Wednesday

Cough drop

Time spent in airports and train stations has begun to seem a lot like visiting an additional country called 'Terminus' (French pronunciation please). There are the unintelligible but important announcements, the general sense of resignation amongst the populace, the mystifying signage and machines which do the opposite of what they say they do. Or perhaps I've just been reading too much Walser.

One experience I'm not eager to repeat is catching the Eurostar underneath the Channel. It was very claustrophobic and reminded me horribly of being inside the Great Pyramid where you wonder whether all the re-breathed oxygen is ever going to be enough to go round.

The Beauvoir Hotel in Paris, which of course I selected on the basis of its name, didn't turn out to be at all bad, in spite of its situation at the bleaker end of the Boulevard St Michel. It sits right above Port Royal on the RER, which took me everywhere I wanted to go, including directly from the Gare du Nord and much more easily than if I'd used the Metro.





It's also very close to the Catacombes, a place I've considered visiting for years but never quite wanted to enough. This might be as close as I ever get.
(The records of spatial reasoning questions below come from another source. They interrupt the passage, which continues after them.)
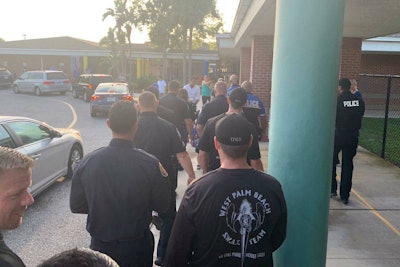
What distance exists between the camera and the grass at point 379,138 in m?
11.3

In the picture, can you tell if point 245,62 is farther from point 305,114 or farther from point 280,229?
point 280,229

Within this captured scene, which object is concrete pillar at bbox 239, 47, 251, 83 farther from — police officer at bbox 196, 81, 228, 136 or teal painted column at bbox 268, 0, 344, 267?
teal painted column at bbox 268, 0, 344, 267

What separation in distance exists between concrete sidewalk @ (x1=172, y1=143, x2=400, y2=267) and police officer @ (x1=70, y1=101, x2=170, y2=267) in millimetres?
2647

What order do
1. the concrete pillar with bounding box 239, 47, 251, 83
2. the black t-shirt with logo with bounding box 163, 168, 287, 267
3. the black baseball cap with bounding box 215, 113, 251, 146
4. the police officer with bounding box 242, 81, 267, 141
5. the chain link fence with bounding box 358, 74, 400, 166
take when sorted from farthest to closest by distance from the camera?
the concrete pillar with bounding box 239, 47, 251, 83 < the chain link fence with bounding box 358, 74, 400, 166 < the police officer with bounding box 242, 81, 267, 141 < the black baseball cap with bounding box 215, 113, 251, 146 < the black t-shirt with logo with bounding box 163, 168, 287, 267

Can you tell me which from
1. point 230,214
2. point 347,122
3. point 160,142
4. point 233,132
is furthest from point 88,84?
point 230,214

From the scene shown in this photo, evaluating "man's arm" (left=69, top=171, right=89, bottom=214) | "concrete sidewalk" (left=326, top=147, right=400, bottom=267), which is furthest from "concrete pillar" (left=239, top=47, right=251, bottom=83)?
"man's arm" (left=69, top=171, right=89, bottom=214)

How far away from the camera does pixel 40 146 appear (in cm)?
712

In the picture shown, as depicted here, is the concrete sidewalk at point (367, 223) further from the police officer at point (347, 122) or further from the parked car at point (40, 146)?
the parked car at point (40, 146)

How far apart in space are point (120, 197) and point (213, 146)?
79.5 inches

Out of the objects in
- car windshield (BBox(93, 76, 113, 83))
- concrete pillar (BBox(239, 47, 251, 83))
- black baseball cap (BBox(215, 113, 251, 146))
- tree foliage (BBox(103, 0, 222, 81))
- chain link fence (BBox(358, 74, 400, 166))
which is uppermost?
tree foliage (BBox(103, 0, 222, 81))

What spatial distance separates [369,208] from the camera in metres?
6.67

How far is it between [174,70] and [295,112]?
48728 mm

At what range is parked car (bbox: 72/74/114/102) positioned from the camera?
25969 millimetres

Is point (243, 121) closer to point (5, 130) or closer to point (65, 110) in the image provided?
point (5, 130)
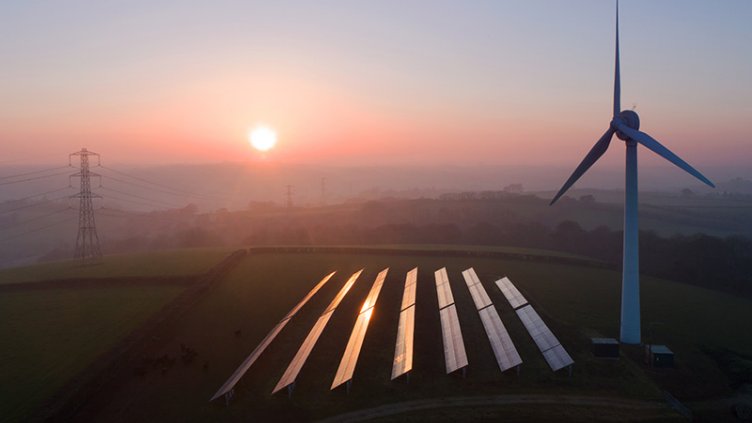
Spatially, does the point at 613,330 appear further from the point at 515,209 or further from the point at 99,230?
the point at 99,230

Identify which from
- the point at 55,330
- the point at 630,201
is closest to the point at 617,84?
the point at 630,201

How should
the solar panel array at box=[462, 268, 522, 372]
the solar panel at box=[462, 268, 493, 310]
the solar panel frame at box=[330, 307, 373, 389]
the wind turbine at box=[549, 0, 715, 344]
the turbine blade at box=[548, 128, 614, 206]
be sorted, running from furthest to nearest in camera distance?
the solar panel at box=[462, 268, 493, 310] < the turbine blade at box=[548, 128, 614, 206] < the wind turbine at box=[549, 0, 715, 344] < the solar panel array at box=[462, 268, 522, 372] < the solar panel frame at box=[330, 307, 373, 389]

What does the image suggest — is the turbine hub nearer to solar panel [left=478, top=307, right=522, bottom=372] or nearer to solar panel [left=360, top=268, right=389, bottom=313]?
solar panel [left=478, top=307, right=522, bottom=372]

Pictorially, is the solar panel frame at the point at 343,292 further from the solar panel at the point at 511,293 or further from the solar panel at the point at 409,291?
the solar panel at the point at 511,293

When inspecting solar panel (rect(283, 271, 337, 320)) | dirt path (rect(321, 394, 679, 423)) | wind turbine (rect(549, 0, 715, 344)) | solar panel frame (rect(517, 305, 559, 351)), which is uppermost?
wind turbine (rect(549, 0, 715, 344))

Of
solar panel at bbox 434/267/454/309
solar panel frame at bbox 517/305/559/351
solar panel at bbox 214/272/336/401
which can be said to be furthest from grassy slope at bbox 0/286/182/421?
solar panel frame at bbox 517/305/559/351

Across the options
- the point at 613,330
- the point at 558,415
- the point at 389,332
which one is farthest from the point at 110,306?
the point at 613,330

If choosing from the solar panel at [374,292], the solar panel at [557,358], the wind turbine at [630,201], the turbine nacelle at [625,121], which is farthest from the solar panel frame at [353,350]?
the turbine nacelle at [625,121]
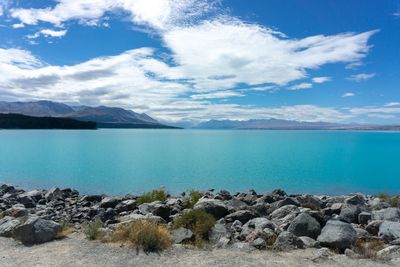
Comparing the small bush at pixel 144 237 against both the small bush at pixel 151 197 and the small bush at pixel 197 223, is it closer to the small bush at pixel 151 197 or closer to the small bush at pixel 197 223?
the small bush at pixel 197 223

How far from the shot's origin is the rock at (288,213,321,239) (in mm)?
13266

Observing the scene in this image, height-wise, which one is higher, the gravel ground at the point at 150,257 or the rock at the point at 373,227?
the rock at the point at 373,227

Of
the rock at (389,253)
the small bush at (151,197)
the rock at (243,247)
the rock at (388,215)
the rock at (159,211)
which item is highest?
the rock at (388,215)

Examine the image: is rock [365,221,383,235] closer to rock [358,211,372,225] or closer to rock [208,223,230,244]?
rock [358,211,372,225]

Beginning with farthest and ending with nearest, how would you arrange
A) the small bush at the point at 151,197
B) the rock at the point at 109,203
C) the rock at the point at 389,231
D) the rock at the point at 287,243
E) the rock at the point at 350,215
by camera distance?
the rock at the point at 109,203 → the small bush at the point at 151,197 → the rock at the point at 350,215 → the rock at the point at 389,231 → the rock at the point at 287,243

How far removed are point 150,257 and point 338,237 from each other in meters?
5.78

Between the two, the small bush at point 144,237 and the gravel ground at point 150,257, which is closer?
the gravel ground at point 150,257

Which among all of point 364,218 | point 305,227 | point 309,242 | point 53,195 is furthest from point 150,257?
point 53,195

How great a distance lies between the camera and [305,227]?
13.5 m

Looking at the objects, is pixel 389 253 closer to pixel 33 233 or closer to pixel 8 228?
pixel 33 233

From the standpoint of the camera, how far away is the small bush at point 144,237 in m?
11.9

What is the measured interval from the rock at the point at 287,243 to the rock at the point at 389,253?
2181 millimetres

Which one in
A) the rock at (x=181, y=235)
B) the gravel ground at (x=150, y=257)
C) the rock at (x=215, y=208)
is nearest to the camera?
the gravel ground at (x=150, y=257)

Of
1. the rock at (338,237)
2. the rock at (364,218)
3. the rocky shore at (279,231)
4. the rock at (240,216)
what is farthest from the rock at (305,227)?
the rock at (364,218)
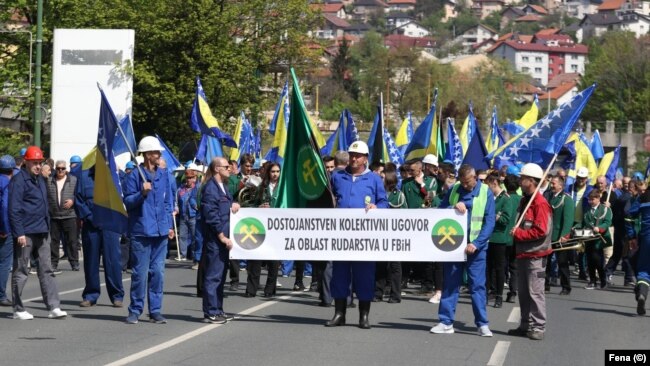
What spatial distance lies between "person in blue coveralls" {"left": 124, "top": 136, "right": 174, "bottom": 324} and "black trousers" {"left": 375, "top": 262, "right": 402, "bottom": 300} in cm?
396

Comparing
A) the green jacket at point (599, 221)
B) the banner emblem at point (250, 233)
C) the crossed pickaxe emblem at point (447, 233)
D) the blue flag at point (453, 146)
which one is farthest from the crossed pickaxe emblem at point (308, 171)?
the blue flag at point (453, 146)

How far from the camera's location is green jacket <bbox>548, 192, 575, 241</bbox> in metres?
19.7

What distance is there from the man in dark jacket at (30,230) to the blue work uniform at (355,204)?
3135mm

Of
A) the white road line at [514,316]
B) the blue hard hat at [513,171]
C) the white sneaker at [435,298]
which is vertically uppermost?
the blue hard hat at [513,171]

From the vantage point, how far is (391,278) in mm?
18031

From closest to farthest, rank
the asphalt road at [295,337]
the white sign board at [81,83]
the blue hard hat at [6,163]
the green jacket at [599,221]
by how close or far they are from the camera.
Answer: the asphalt road at [295,337] → the blue hard hat at [6,163] → the green jacket at [599,221] → the white sign board at [81,83]

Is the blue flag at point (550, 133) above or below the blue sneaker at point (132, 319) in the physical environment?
above

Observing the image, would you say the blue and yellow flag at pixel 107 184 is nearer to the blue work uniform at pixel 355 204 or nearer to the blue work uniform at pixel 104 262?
the blue work uniform at pixel 104 262

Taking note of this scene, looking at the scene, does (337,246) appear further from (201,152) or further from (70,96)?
(70,96)

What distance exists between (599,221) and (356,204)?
8.04 meters

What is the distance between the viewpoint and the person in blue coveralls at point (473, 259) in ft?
46.8

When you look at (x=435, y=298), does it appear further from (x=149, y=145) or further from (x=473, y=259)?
(x=149, y=145)

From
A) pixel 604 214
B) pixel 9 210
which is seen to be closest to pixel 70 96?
pixel 604 214

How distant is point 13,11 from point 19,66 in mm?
3398
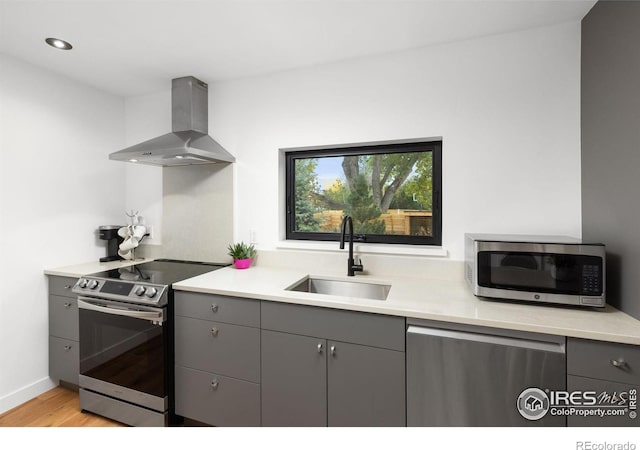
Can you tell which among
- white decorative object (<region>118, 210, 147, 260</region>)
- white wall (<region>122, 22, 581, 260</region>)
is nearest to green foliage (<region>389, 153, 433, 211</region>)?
white wall (<region>122, 22, 581, 260</region>)

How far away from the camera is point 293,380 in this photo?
164cm

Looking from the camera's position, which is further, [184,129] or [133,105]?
[133,105]

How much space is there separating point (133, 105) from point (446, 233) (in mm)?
2890

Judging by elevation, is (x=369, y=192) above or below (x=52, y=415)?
above

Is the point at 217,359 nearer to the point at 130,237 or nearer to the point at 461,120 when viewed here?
the point at 130,237

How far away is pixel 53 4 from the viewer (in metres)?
1.61

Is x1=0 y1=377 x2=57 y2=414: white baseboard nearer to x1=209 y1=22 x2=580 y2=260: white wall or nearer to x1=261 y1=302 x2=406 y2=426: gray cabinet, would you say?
x1=261 y1=302 x2=406 y2=426: gray cabinet

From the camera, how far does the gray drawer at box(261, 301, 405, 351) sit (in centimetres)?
147

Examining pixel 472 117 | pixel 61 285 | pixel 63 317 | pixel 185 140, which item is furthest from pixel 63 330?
pixel 472 117

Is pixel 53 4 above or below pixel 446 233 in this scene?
above

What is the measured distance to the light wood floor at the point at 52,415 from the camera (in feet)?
6.51

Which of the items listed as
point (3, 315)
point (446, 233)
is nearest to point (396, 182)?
point (446, 233)

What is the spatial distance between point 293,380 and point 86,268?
1.84 meters
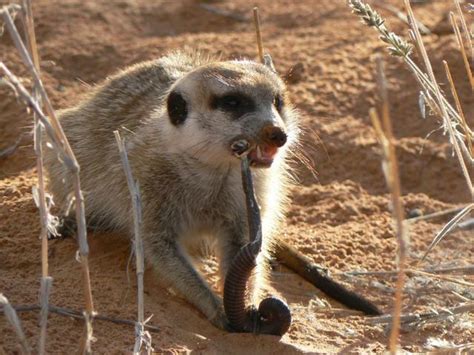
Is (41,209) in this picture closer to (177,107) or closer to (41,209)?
(41,209)

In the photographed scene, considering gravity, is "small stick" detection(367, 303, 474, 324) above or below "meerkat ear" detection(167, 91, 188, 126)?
below

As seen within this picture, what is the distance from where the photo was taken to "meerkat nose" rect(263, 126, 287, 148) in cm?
315

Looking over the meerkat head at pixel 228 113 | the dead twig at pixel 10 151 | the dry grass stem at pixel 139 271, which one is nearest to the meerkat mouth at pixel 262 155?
the meerkat head at pixel 228 113

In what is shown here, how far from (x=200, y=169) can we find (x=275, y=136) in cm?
54

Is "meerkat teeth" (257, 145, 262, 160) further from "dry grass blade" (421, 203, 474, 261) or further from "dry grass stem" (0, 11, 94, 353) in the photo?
"dry grass stem" (0, 11, 94, 353)

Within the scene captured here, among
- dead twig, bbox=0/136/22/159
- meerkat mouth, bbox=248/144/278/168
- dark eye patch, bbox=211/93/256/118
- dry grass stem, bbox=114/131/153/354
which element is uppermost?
dark eye patch, bbox=211/93/256/118

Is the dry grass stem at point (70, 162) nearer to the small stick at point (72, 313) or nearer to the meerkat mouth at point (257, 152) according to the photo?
the small stick at point (72, 313)

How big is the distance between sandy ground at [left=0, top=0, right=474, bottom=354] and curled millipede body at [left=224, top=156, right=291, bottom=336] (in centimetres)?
6

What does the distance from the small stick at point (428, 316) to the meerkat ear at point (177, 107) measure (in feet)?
3.42

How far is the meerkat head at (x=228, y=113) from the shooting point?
3246mm

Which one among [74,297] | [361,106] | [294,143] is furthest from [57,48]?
[74,297]

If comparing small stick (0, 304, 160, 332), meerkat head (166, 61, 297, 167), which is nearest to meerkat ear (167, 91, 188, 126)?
meerkat head (166, 61, 297, 167)

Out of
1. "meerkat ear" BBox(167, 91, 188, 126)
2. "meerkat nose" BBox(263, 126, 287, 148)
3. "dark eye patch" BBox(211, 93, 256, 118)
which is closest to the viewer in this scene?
"meerkat nose" BBox(263, 126, 287, 148)

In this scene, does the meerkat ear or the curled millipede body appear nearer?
the curled millipede body
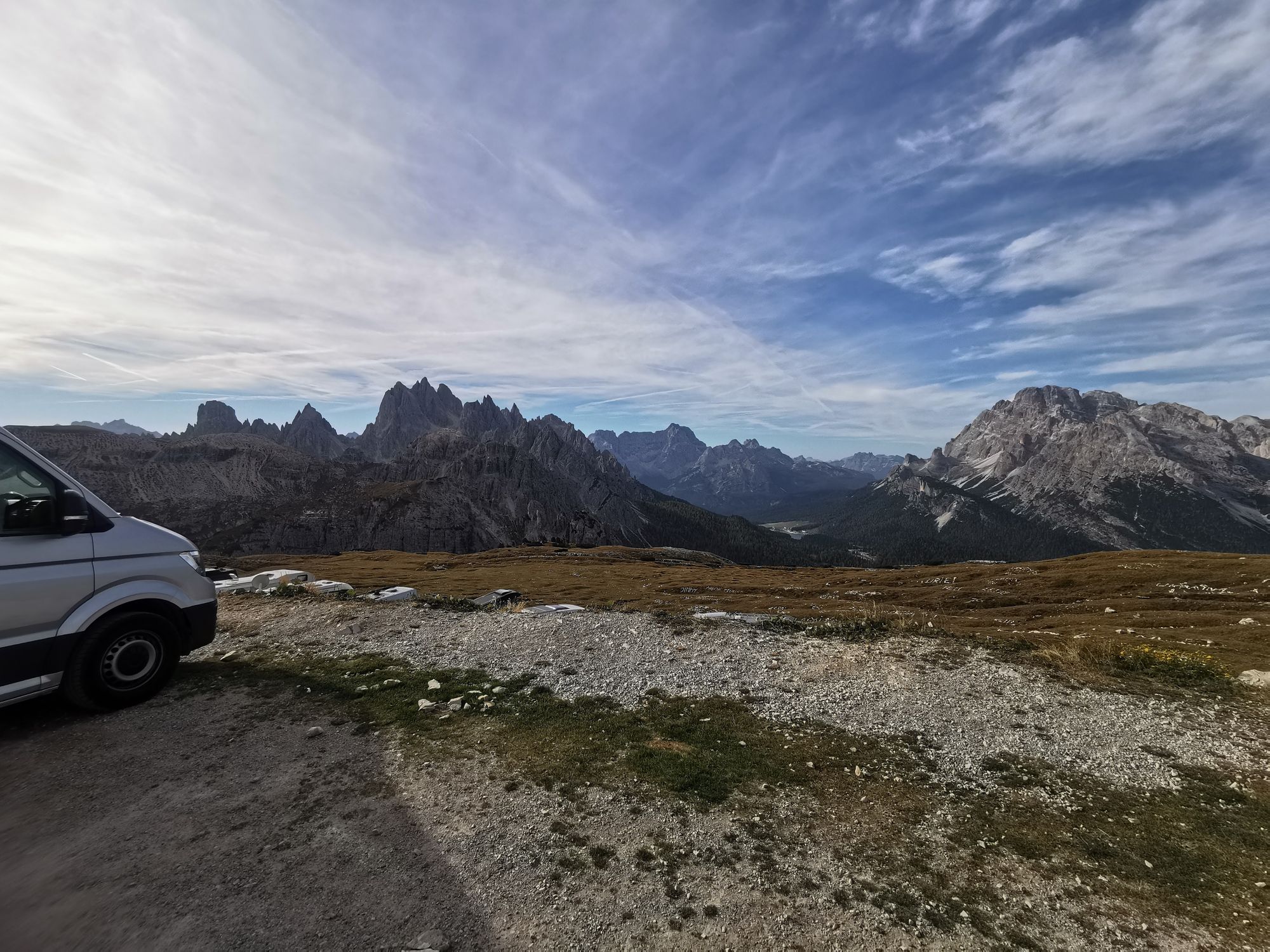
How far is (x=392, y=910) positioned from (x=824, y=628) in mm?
14762

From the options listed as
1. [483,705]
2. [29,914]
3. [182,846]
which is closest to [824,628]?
[483,705]

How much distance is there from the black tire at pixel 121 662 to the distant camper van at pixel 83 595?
17mm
The Beauvoir didn't seem to have any definable connection with Simone de, although I did wonder if the peculiar sausage roll pillow might be a leftover from some pre-war sleeping arrangement. Other than that the Beavoir also had CNN so I gulped down a bit more of the credit crunch.

Being in Paris is always the same for me, whichever boulevard or avenue I happen to be on. The trees are the only thing that make it different. At the moment the trees are Autumnal, although the day temperature was not particularly cold, especially encased in the splendid Milanese fur.











On Sunday I had lunch with various people I've got to know over the years at St George's (rue August Vacquerie, handily close to Charles de Gaulle Etoille and the Arc de Triomphe). Turning up intermittently has made me into a regular in some way and generally triggers off the same 'Australian' jokes I've now been hearing from our English cousins since the 70s. These jokes generally turn upon our collective single-figure IQ and frightful vowels. It's tempting to go along with all this in deference to the great Sir Les and Dame Edna, but I did refuse to repeat a joke about bison, pointing out that I personally do know how to pronounce the word 'basin'.


It was good to return to the Tuscan sun but not to my Florentine cough. The choice has been stark - being cold and damp, or coughing non-stop. On consideration coughing has my vote. And I'm hoping to shed it back into the pollution it came from. But it didn't stop me from eating lots more extremely good food, listening to a gypsy band, or walking up the steps to San Mineato, the monastery which overlooks Florence and from which I was able to take some parting shots:







And the walk back into the Centre, which took surprisingly little time, brought us along the banks of the Arno. I finally crossed the Ponte Vecchio, and visited Santa Croce, the two things I didn't want not to have done.








So now it's back to 'Terminus' for an extended visit and then to my own large warm house where I hope finally to vanquish my cough.